Passarono dieci minuti esatti prima che Artemisia sbucasse in tutta fretta dal corridoio adiacente. Quando Berenice la vide, sentì un certo sollievo alleggerirle le spalle. Era tutta rossa in viso e aveva i capelli aggrovigliati, come se si fosse rotolata sul letto. Ma la cosa più strana era che aveva entrambe le mani imbrattate di torta.

«Qualcuno ti ha vista?» domandò all'istante Berenice ancor prima che la raggiungesse. La principessa alzò lo sguardo su di lei, scuotendo la testa rumorosamente. Le fece segno di entrare nella prima stanza libera e Berenice non aspettò di farselo ripetere due volte. Si rinchiusero all'interno, in uno dei tanti salottini color mogano del collegio.

«Come hai fatto a non farti vedere?» domandò di nuovo, senza dar voce al suo reale quesito.
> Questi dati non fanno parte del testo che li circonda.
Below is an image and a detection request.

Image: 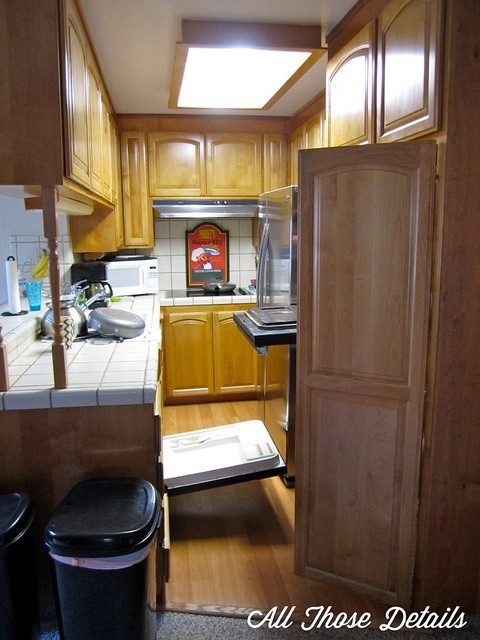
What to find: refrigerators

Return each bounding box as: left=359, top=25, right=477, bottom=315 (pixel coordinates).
left=255, top=186, right=296, bottom=488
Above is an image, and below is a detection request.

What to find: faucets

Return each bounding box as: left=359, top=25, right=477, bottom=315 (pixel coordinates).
left=71, top=279, right=106, bottom=312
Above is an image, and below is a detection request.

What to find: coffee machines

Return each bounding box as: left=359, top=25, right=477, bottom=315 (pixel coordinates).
left=70, top=262, right=113, bottom=308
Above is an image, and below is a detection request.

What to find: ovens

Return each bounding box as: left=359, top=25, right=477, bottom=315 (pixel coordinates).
left=233, top=303, right=298, bottom=354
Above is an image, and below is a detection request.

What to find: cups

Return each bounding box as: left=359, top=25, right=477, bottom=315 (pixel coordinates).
left=24, top=281, right=42, bottom=311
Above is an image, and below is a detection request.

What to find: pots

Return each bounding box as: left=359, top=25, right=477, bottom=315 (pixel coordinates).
left=202, top=277, right=236, bottom=295
left=74, top=307, right=146, bottom=341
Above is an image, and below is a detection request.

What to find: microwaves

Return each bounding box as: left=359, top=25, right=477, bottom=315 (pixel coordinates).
left=101, top=255, right=159, bottom=296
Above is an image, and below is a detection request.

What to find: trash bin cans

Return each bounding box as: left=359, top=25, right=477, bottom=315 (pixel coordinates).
left=44, top=477, right=163, bottom=639
left=0, top=491, right=38, bottom=640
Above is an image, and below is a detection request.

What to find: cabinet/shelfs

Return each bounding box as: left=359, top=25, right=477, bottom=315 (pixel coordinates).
left=145, top=114, right=288, bottom=202
left=0, top=3, right=118, bottom=214
left=323, top=0, right=479, bottom=152
left=67, top=114, right=152, bottom=251
left=164, top=304, right=261, bottom=401
left=284, top=93, right=329, bottom=211
left=0, top=308, right=171, bottom=616
left=292, top=138, right=478, bottom=618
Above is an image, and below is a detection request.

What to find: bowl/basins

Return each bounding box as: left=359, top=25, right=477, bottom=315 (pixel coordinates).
left=40, top=300, right=87, bottom=336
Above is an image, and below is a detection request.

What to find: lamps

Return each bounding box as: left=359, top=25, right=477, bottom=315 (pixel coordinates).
left=164, top=20, right=327, bottom=111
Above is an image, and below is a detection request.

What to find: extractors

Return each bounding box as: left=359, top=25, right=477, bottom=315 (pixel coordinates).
left=153, top=198, right=258, bottom=220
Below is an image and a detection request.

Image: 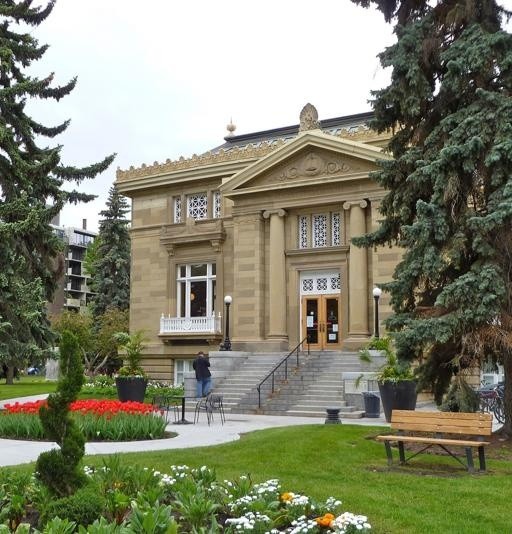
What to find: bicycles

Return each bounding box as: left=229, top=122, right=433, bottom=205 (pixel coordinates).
left=478, top=385, right=506, bottom=424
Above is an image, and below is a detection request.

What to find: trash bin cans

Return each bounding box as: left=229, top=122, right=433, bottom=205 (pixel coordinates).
left=362, top=392, right=381, bottom=418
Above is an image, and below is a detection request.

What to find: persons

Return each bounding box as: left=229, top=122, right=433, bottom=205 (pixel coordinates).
left=495, top=378, right=505, bottom=423
left=193, top=351, right=211, bottom=401
left=83, top=366, right=119, bottom=379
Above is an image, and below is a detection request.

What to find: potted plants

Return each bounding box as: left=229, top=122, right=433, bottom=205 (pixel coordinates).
left=354, top=327, right=421, bottom=423
left=112, top=325, right=152, bottom=404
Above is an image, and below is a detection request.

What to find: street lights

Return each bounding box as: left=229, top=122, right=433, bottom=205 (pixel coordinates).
left=371, top=287, right=383, bottom=338
left=218, top=294, right=234, bottom=351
Come hai fatto a non farti notare con quella sedia a rotelle, considerata tutta la gente che gira per il collegio stasera?
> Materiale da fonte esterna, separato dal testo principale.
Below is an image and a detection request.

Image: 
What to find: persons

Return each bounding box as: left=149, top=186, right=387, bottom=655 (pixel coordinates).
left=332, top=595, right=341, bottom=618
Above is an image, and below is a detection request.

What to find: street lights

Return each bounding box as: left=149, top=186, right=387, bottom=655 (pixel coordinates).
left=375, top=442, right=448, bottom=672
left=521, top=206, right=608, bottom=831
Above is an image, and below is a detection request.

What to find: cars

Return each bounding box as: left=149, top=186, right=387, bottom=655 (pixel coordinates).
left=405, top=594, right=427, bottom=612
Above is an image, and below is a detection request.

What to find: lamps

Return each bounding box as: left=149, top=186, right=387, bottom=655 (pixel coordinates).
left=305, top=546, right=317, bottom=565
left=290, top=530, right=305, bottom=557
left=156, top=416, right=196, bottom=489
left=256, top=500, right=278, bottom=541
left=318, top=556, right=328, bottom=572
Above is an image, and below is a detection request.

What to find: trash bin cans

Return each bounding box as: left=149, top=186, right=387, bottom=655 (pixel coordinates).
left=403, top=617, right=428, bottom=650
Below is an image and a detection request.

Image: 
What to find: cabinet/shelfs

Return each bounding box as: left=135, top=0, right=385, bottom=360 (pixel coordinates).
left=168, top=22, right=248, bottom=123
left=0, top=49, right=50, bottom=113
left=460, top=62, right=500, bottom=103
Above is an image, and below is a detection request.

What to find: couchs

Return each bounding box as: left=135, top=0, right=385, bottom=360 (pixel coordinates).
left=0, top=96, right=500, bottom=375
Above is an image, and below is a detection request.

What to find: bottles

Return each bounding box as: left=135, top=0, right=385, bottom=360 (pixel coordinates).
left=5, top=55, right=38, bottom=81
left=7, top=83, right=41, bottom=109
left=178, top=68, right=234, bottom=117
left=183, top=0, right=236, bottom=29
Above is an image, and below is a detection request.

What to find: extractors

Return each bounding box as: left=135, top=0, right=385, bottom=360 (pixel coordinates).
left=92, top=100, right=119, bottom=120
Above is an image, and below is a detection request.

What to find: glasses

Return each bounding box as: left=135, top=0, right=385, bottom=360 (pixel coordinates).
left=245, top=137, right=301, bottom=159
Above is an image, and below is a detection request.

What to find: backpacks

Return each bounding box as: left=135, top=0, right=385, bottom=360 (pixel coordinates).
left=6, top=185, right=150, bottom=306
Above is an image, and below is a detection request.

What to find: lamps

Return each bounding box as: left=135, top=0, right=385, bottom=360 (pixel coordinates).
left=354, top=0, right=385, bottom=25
Berenice avrebbe anche voluto chiederle perché mai avesse le mani imbrattate di panna, ma nel momento in cui Artemisia tirò fuori dalla tasca il medaglione, le sembrò che la lingua e tutti i suoi neuroni tirassero giù le tapparelle per nascondersi, così come ogni sua più piccola particella corporea.

Artemisia lo appoggiò sul tavolo e si pulì le mani in un fazzoletto, l'espressione talmente scossa da contrastare nettamente con i suoi lineamenti morbidi.

«Quell'affare è davvero orripilante, solo chi non ha buon gusto potrebbe indossarlo,» commentò subito dopo averlo abbandonato sul tavolo. «Posso dire liberamente, sperando di non esser maledetta da qualche demone per l'eternità, che quel medaglione mi ha fatto venir voglia di affogare nella fontana del giardino? Sembra che catalizzi tutti i miei pensieri negativi.»

Berenice le lanciò un'occhiata nervosa, non sapendo cosa dire.

Lo fissarono entrambe in silenzio. Nonostante l'ampia stanza e le vetrate, Berenice sentì l'aria assopirsi, come se quel medaglione fosse in grado di appropriarsi di tutta la linfa vitale attorno a loro. Forse Artemisia aveva ragione.

«È questo?» domandò poi Artemisia, il volto più pallido del solito. Berenice annuì con riluttanza, anche se in realtà era certa fosse quello il medaglione. L'unico dettaglio che ne rivelava l'antichità era la spessa catena logorata dal tempo. Il cerchione con sopra in rilievo il serpente, invece, non mostrava alcun tipo di usura e irregolarità, come se fosse fatto di un materiale indistruttibile. Risplendeva come il gioiello più prezioso della terra e al tempo stesso emanava un'energia talmente negativa che Berenice si ritrovò circondata da immagini e pensieri lugubri. Fece un profondo e tetro respiro, l'aria che inghiottì le parve inquinata di qualcosa di rancido.